Но хохол, продолжавший жить в сокровенной глубине его души и тела, не удовлетворялся этим пышным развратом. Каждую субботу, сняв свой великолепный, украшенный бриллиантами придворный наряд, фактотум Екатерины искал других удовольствий. В простом синем кафтане и круглом картузе без козырька, с неизменными ста рублями в кармане, он исчезал до утра понедельника. Зимой его можно было встретить около пяти часов утра на маскарадах француза Лиона, посещавшихся низами петербургского общества. Однажды курьер императрицы, разыскивавший Безбородко с вечера, нашел его там мертвецки пьяным. В минуту он отрезвился, велел отвезти себя домой, окатить холодной водой, пустить кровь из обеих рук, а затем оделся и поехал во дворец. Приехав туда, он уже мог рассуждать совершенно ясно. Но императрица спросила его о проекте закона, который ждала уже давно. Он ответил, что проект готов, вынул из кармана бумагу и начал читать. Императрица несколько раз выражала свое одобрение и, наконец, сказала:
– Великолепно, но дайте мне текст, мне хочется его прочесть самой на досуге.

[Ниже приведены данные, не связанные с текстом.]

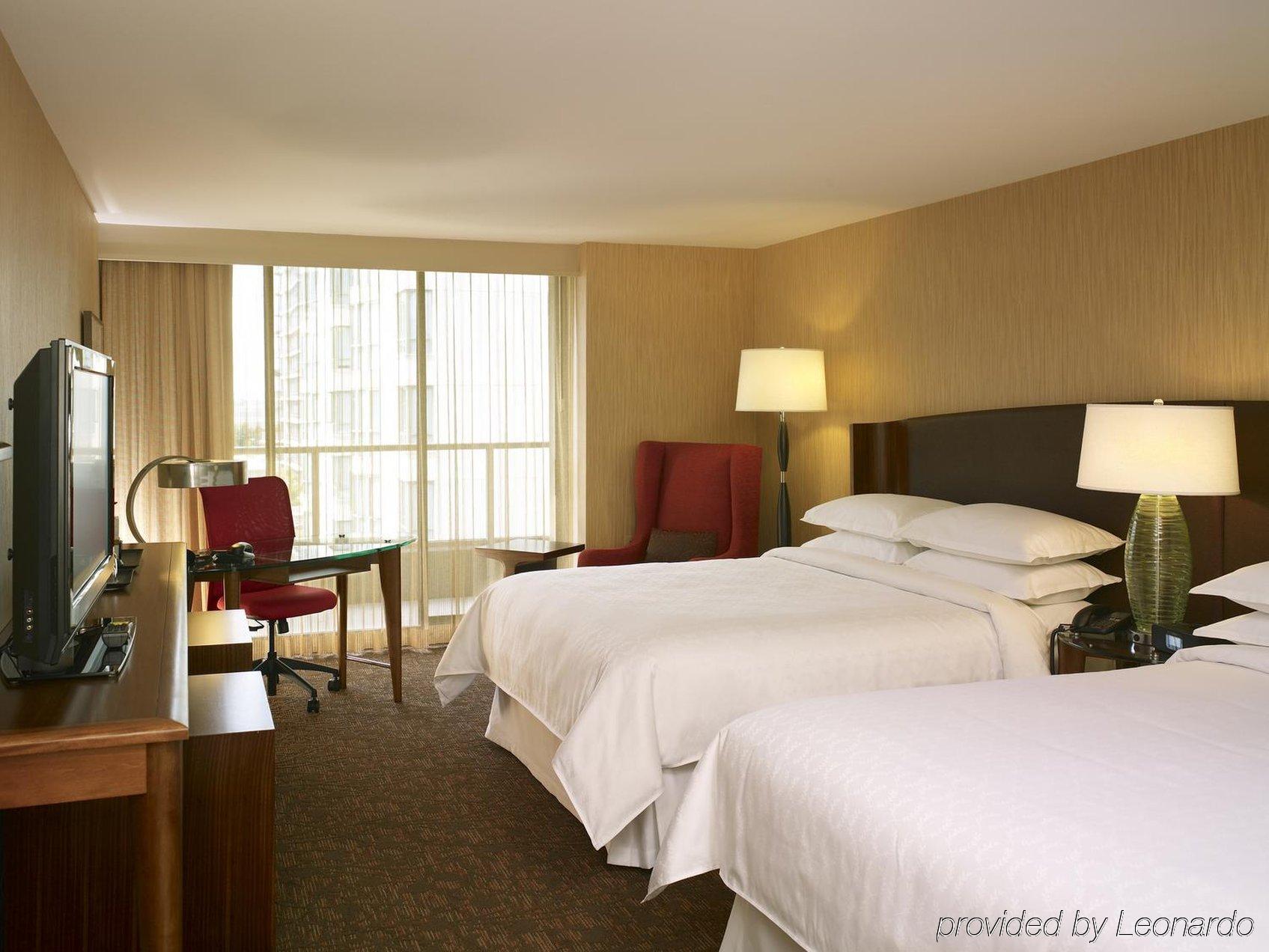 Sheraton Vancouver Airport Hotel Richmond Exterior photo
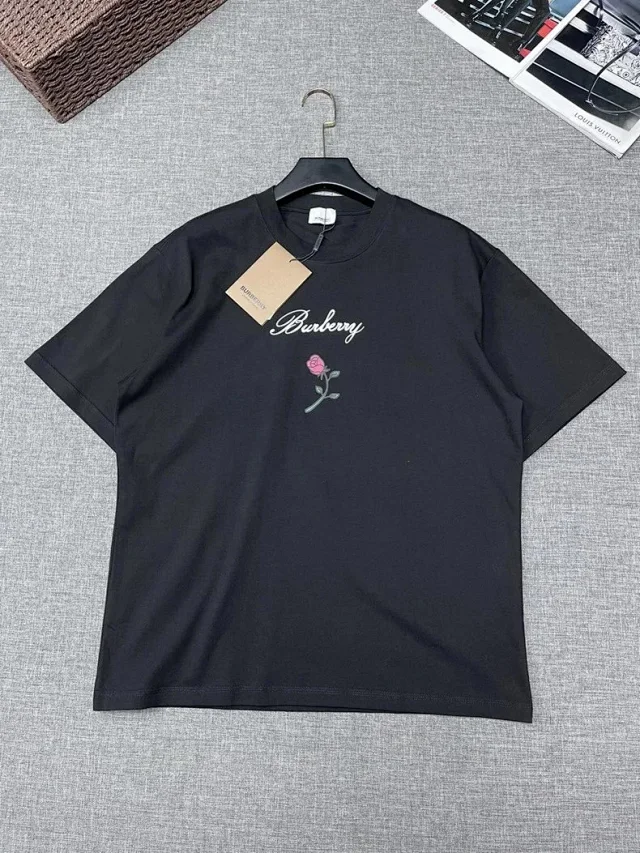 Burberry T-Shirts Short-Sleeve Graphic Print product detail image 5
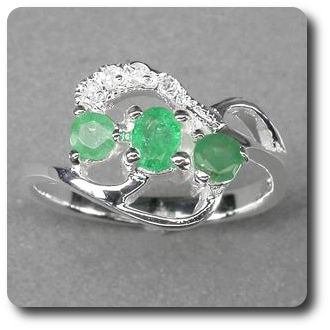 Natural Emerald Ring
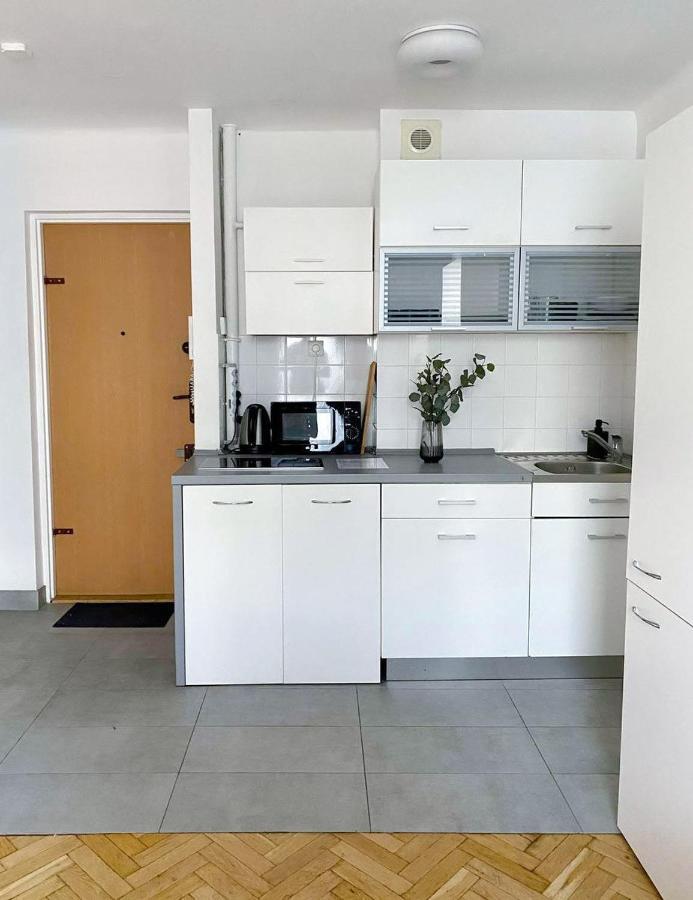 Halby Apartment Chlodna 15 Varşova Dış mekan fotoğraf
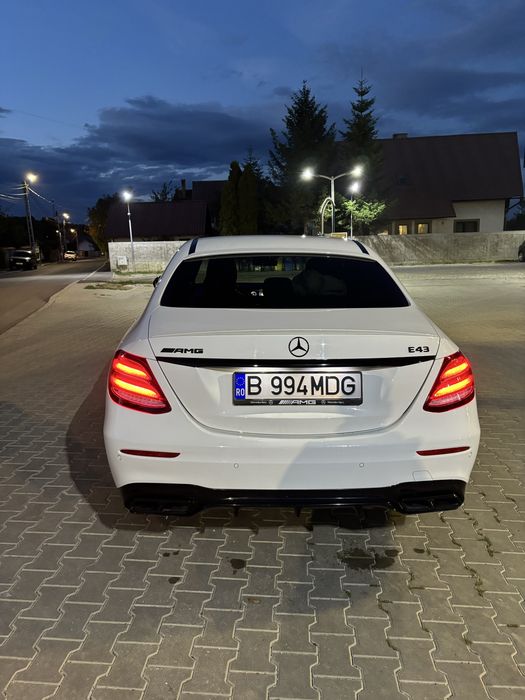 Mercedes-Benz E43 AMG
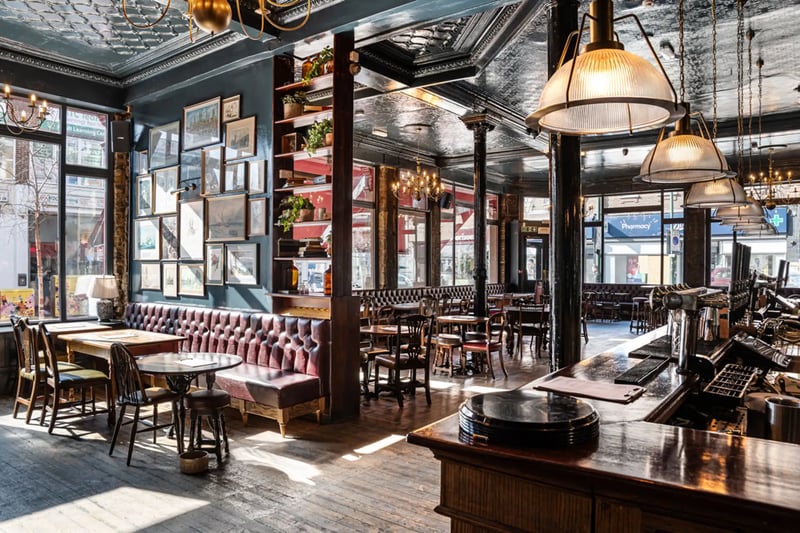 Red Lion - Main bar gallery - Private hire spaces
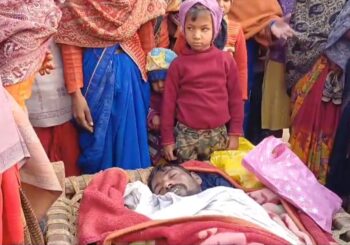 इलाज के दौरान कैदी की मौत के बाद ग्रामीणों का सड़क पर हंगामा, पुलिस पर हुआ पथराव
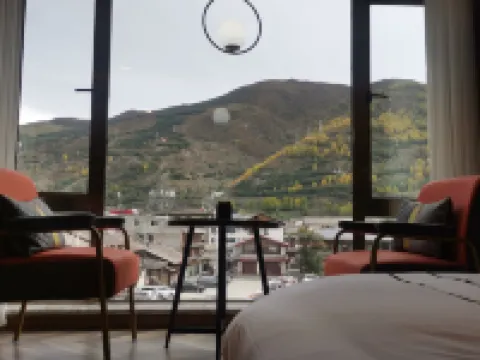 松潘曉燕子中国式旅館（古城牆）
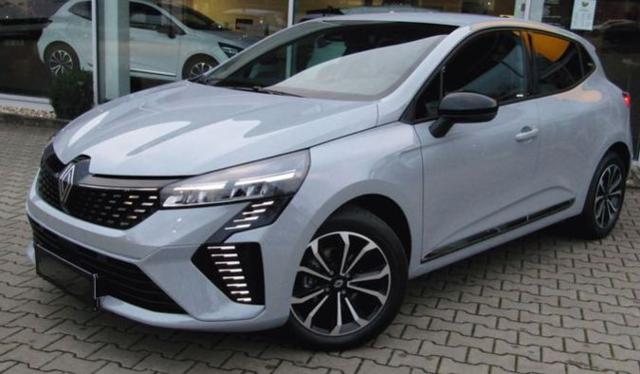 Acquista online RENAULT Clio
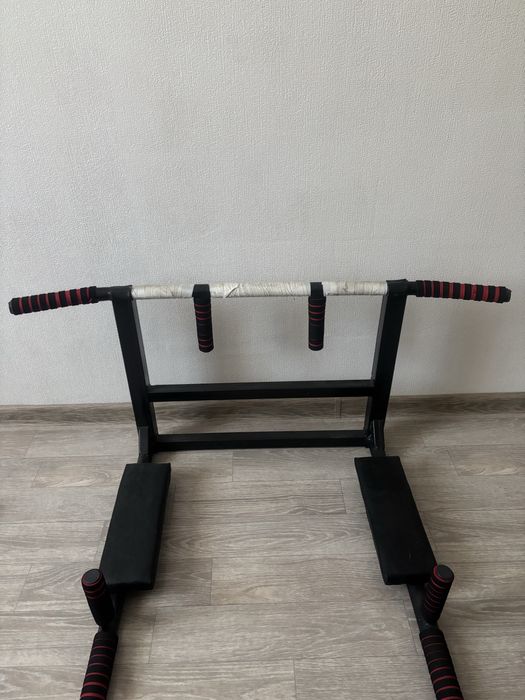 Срочно продам турник 3 в 1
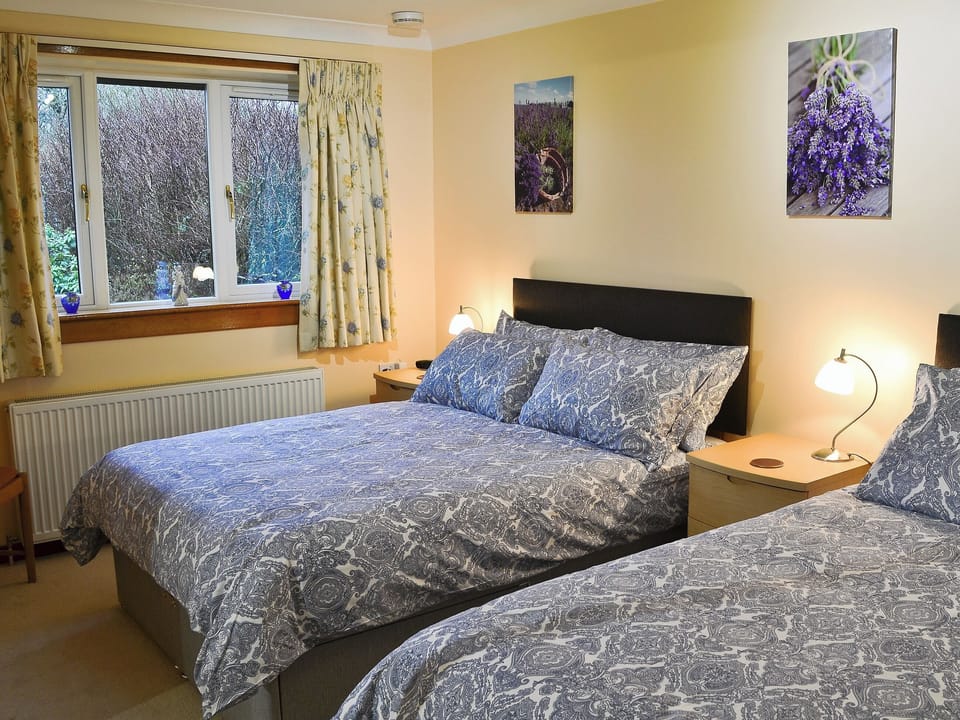 Twin bedroom | Eilean Donan, Kirknewton near East Calder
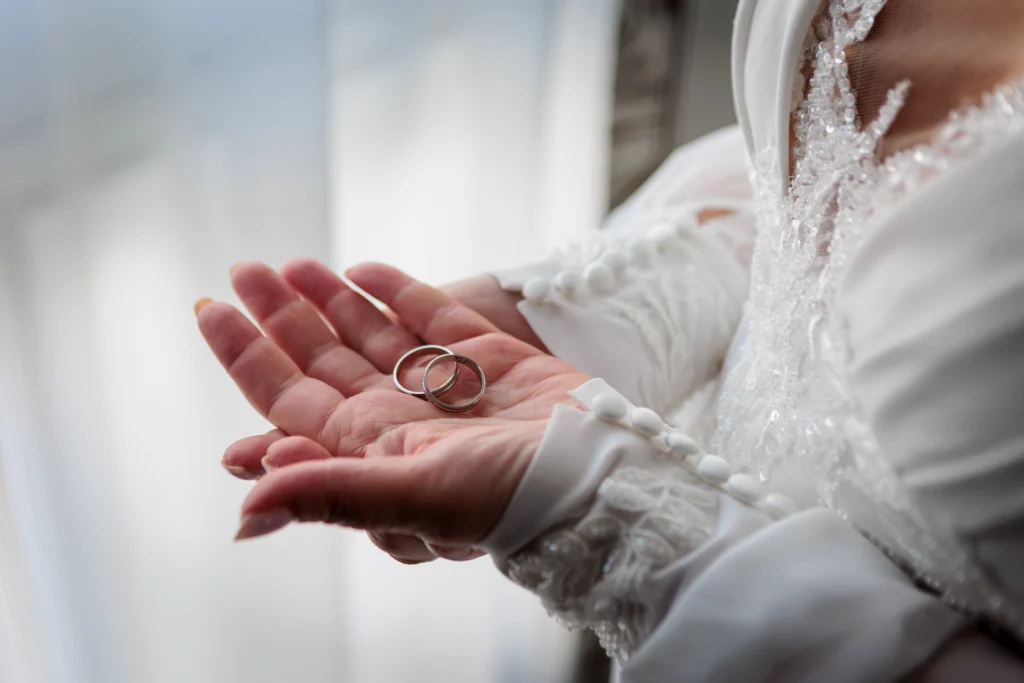 Detalle de las alianzas de boda sobre la mano de la novia antes de la ceremonia en Jaén.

Безбородко побледнел и упал на колени, умоляя императрицу простить его. Текста не существовало, на листе, который он держал в руках, ничего не было написано: он не читал, а импровизировал.[6] Екатерина простила; но в конце концов и ее снисхождение, с примесью удивления, истощилось. Она полагала, что с годами Безбородко сам отстанет от своих выходок. А он, вероятно, полагал, что она не подает ему примера, не меняя ничего в своих привычках. Безбородко стесняла постоянная выдержка и официальная напряженность, которую его должность заставляла сохранять. Он чувствовал себя неловко в придворном наряде – платье французского покроя, в которое он втискивал свое грубо отесанное мужицкое тело, и в шелковых чулках, вечно спускавшихся с неуклюжих ног – поэтому он был всегда неловок, угрюм и брезглив среди императорского декорума, в котором обязан был принимать участие. Его грубый темперамент периодически требовал отдыха. Со своими собутыльниками и подчиненными он становился непринужденным, остроумным и грубым, тривиально и цинически веселым. В душе он был добрым малым. В его приемной ежедневно толпились малороссы, привлеченные в Петербург его удачей и ищущие места или помощи. Однажды, в то время как Безбородко принимал своих посетителей, до него донеслись шум и возня в соседней зале, куда было запрещено пускать кого бы то ни было. Однако один из его земляков, пришедший хлопотать о вакантной должности, пробрался туда и, вероятно, соскучившись ждать, принялся гоняться за мухой. Мало-помалу он увлекся этой охотой за увертливым насекомым и, преследуя его, сдвигал мебель, обрывал драпировку. Муха села на дорогую севрскую вазу. Сильный удар кулаком, и ваза разбивается вдребезги, а муха благополучно летит дальше. В ту же минуту, сзади виновника катастрофы, раздался насмешливый голос:
– Что, промахнулся?
Малоросс обернулся и, увидав перед собой всемогущего советника императрицы, думал, что настал его последний час. Но голос продолжал:
– Ну, поговорим; постараемся, по крайней мере, поймать место.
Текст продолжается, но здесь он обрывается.